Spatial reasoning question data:
——

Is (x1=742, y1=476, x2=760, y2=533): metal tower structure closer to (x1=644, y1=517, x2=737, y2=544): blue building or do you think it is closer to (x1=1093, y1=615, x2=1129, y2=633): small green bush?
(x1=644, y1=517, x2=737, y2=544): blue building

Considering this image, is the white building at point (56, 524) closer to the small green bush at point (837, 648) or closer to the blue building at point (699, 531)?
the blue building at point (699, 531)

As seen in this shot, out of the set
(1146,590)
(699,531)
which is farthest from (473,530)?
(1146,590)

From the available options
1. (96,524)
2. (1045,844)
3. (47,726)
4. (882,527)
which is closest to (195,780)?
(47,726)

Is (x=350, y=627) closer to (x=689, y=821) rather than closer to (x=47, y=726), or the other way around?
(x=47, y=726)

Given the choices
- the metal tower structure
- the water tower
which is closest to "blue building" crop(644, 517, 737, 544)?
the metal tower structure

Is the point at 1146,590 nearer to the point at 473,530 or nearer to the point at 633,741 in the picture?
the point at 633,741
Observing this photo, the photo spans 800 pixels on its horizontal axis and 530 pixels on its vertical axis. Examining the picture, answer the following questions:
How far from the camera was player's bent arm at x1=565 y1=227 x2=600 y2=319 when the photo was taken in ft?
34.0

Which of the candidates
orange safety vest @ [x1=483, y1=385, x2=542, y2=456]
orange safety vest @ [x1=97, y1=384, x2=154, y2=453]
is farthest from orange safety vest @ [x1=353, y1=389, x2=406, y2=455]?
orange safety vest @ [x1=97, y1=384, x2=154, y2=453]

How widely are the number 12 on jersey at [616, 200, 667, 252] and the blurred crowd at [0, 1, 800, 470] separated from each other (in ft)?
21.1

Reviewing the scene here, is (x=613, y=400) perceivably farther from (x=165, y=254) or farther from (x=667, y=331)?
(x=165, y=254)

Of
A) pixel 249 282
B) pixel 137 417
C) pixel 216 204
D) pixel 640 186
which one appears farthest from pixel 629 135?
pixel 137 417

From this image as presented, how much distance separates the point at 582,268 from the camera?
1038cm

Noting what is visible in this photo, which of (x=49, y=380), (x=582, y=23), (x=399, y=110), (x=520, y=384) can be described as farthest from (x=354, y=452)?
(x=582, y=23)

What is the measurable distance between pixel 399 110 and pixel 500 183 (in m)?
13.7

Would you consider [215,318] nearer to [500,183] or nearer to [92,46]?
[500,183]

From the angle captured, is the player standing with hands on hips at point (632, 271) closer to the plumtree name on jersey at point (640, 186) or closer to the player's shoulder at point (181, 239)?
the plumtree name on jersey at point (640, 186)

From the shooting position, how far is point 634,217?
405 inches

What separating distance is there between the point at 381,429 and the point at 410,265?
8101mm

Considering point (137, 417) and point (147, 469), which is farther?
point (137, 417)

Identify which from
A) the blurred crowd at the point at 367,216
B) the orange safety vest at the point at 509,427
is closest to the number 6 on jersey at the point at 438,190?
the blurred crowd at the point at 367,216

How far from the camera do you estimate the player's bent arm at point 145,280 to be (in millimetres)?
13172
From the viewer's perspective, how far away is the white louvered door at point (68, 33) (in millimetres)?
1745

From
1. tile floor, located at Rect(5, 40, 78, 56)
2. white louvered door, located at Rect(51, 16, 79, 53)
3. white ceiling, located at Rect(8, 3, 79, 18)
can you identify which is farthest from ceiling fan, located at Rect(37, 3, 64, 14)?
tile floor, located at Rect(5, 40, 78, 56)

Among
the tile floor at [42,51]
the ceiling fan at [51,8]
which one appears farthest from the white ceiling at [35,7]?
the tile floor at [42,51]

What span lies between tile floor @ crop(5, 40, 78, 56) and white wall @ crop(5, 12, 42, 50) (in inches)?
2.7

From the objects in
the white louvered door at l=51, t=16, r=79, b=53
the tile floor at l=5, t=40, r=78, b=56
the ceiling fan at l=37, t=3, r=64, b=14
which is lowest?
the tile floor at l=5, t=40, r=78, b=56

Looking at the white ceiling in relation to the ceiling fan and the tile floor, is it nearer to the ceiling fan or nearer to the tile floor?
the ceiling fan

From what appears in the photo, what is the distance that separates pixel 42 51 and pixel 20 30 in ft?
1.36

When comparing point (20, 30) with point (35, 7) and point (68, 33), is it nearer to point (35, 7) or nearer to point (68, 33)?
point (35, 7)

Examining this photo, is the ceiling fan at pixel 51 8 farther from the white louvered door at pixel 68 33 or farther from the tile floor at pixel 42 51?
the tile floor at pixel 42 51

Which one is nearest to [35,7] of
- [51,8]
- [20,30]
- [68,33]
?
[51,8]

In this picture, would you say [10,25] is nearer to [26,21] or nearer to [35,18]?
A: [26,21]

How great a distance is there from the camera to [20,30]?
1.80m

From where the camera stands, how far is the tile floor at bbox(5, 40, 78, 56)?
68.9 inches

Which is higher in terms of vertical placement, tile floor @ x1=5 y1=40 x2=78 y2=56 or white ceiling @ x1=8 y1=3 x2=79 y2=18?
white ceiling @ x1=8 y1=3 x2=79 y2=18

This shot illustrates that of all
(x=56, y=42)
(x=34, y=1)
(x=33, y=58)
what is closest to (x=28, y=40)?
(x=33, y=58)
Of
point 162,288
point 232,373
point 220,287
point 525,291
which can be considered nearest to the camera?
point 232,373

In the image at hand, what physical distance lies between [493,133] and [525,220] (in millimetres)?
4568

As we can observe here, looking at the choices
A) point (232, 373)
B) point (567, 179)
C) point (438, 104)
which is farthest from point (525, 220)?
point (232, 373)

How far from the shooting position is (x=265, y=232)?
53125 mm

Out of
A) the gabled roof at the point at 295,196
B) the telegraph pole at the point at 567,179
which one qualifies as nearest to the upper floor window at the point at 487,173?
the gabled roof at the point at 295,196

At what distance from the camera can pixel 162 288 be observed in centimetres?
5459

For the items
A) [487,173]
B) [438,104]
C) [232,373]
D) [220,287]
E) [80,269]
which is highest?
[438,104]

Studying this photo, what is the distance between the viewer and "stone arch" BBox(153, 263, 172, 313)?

——

[Your goal]
Copy all the records above precisely.

[Solution to the problem]
Is (x1=742, y1=476, x2=760, y2=533): metal tower structure closer to (x1=644, y1=517, x2=737, y2=544): blue building or do you think it is closer to (x1=1093, y1=615, x2=1129, y2=633): small green bush?
(x1=644, y1=517, x2=737, y2=544): blue building

Considering this image, is the white building at point (56, 524) closer to the small green bush at point (837, 648) or closer to the blue building at point (699, 531)?
the blue building at point (699, 531)

As seen in this shot, out of the set
(1146,590)
(699,531)
which is farthest from (473,530)?
(1146,590)

From the available options
1. (96,524)
2. (1045,844)
3. (47,726)
4. (882,527)
which is closest to (195,780)?
(47,726)

Is (x=350, y=627) closer to (x=689, y=821) rather than closer to (x=47, y=726), or the other way around?
(x=47, y=726)

Given the choices
- the metal tower structure
- the water tower
which is closest to "blue building" crop(644, 517, 737, 544)?
the metal tower structure

Is the point at 1146,590 nearer to the point at 473,530 or nearer to the point at 633,741 in the picture?
the point at 633,741
Observing this photo, the photo spans 800 pixels on its horizontal axis and 530 pixels on its vertical axis. Examining the picture, answer the following questions:
How far from the camera was player's bent arm at x1=565 y1=227 x2=600 y2=319 when the photo was taken in ft?
34.0

Which of the candidates
orange safety vest @ [x1=483, y1=385, x2=542, y2=456]
orange safety vest @ [x1=97, y1=384, x2=154, y2=453]
is farthest from orange safety vest @ [x1=353, y1=389, x2=406, y2=455]?
orange safety vest @ [x1=97, y1=384, x2=154, y2=453]

How widely are the number 12 on jersey at [616, 200, 667, 252] and the blurred crowd at [0, 1, 800, 470] separated from each other (in ft)?
21.1

Reviewing the scene here, is (x=613, y=400) perceivably farther from (x=165, y=254) or farther from (x=667, y=331)?
(x=165, y=254)

Of
A) pixel 249 282
B) pixel 137 417
C) pixel 216 204
D) pixel 640 186
which one appears farthest from pixel 629 135?
pixel 137 417

From this image as presented, how much distance separates the point at 582,268 from the camera?
1038cm

Noting what is visible in this photo, which of (x=49, y=380), (x=582, y=23), (x=399, y=110), (x=520, y=384) can be described as farthest from (x=354, y=452)?
(x=582, y=23)

What is the measurable distance between pixel 399 110 and pixel 500 183 (in m)?
13.7

Would you consider [215,318] nearer to [500,183] or nearer to [92,46]?
[500,183]

From the angle captured, is the player standing with hands on hips at point (632, 271) closer to the plumtree name on jersey at point (640, 186) or closer to the player's shoulder at point (181, 239)?
the plumtree name on jersey at point (640, 186)

From the shooting position, how far is point 634,217?
405 inches

What separating distance is there between the point at 381,429 and the point at 410,265?
8101mm

Considering point (137, 417) and point (147, 469), which is farther?
point (137, 417)

Identify which from
A) the blurred crowd at the point at 367,216
B) the orange safety vest at the point at 509,427
is closest to the number 6 on jersey at the point at 438,190?
the blurred crowd at the point at 367,216

How far from the camera do you estimate the player's bent arm at point 145,280 to be (in millimetres)?
13172
From the viewer's perspective, how far away is the white louvered door at point (68, 33) (in millimetres)?
1745

From
1. tile floor, located at Rect(5, 40, 78, 56)
2. white louvered door, located at Rect(51, 16, 79, 53)
3. white ceiling, located at Rect(8, 3, 79, 18)
can you identify which is farthest from ceiling fan, located at Rect(37, 3, 64, 14)?
tile floor, located at Rect(5, 40, 78, 56)

Among
the tile floor at [42,51]
the ceiling fan at [51,8]
which one appears farthest from the white ceiling at [35,7]?
the tile floor at [42,51]

What span lies between tile floor @ crop(5, 40, 78, 56) and white wall @ crop(5, 12, 42, 50) (in inches)?
2.7

From the objects in
the white louvered door at l=51, t=16, r=79, b=53
the tile floor at l=5, t=40, r=78, b=56
the ceiling fan at l=37, t=3, r=64, b=14
which is lowest?
the tile floor at l=5, t=40, r=78, b=56

Looking at the white ceiling in relation to the ceiling fan and the tile floor, is it nearer to the ceiling fan or nearer to the tile floor?
the ceiling fan

From what appears in the photo, what is the distance that separates pixel 42 51 and pixel 20 30 in ft?
1.36

When comparing point (20, 30) with point (35, 7) and point (68, 33), is it nearer to point (35, 7) or nearer to point (68, 33)?
point (35, 7)

Examining this photo, is the ceiling fan at pixel 51 8 farther from the white louvered door at pixel 68 33 or farther from the tile floor at pixel 42 51?
the tile floor at pixel 42 51

Which one is nearest to [35,7] of
- [51,8]
- [20,30]
- [68,33]
?
[51,8]

In this picture, would you say [10,25] is nearer to [26,21] or nearer to [35,18]?
A: [26,21]

How great a distance is there from the camera to [20,30]?
1.80m

From where the camera stands, how far is the tile floor at bbox(5, 40, 78, 56)?
68.9 inches

Which is higher in terms of vertical placement, tile floor @ x1=5 y1=40 x2=78 y2=56 or white ceiling @ x1=8 y1=3 x2=79 y2=18?
white ceiling @ x1=8 y1=3 x2=79 y2=18

This shot illustrates that of all
(x=56, y=42)
(x=34, y=1)
(x=33, y=58)
what is closest to (x=28, y=40)?
(x=33, y=58)
Of
point 162,288
point 232,373
point 220,287
point 525,291
which can be considered nearest to the camera?
point 232,373

In the image at hand, what physical distance lies between [493,133] and [525,220] (in millimetres)?
4568

As we can observe here, looking at the choices
A) point (232, 373)
B) point (567, 179)
C) point (438, 104)
which is farthest from point (525, 220)?
point (232, 373)

How far from the shooting position is (x=265, y=232)?
53125 mm

Out of
A) the gabled roof at the point at 295,196
B) the telegraph pole at the point at 567,179
which one qualifies as nearest to the upper floor window at the point at 487,173?
the gabled roof at the point at 295,196

At what distance from the camera can pixel 162 288 be observed in centimetres?
5459

For the items
A) [487,173]
B) [438,104]
C) [232,373]
D) [220,287]
E) [80,269]
which is highest?
[438,104]

Studying this photo, what is the distance between the viewer and "stone arch" BBox(153, 263, 172, 313)?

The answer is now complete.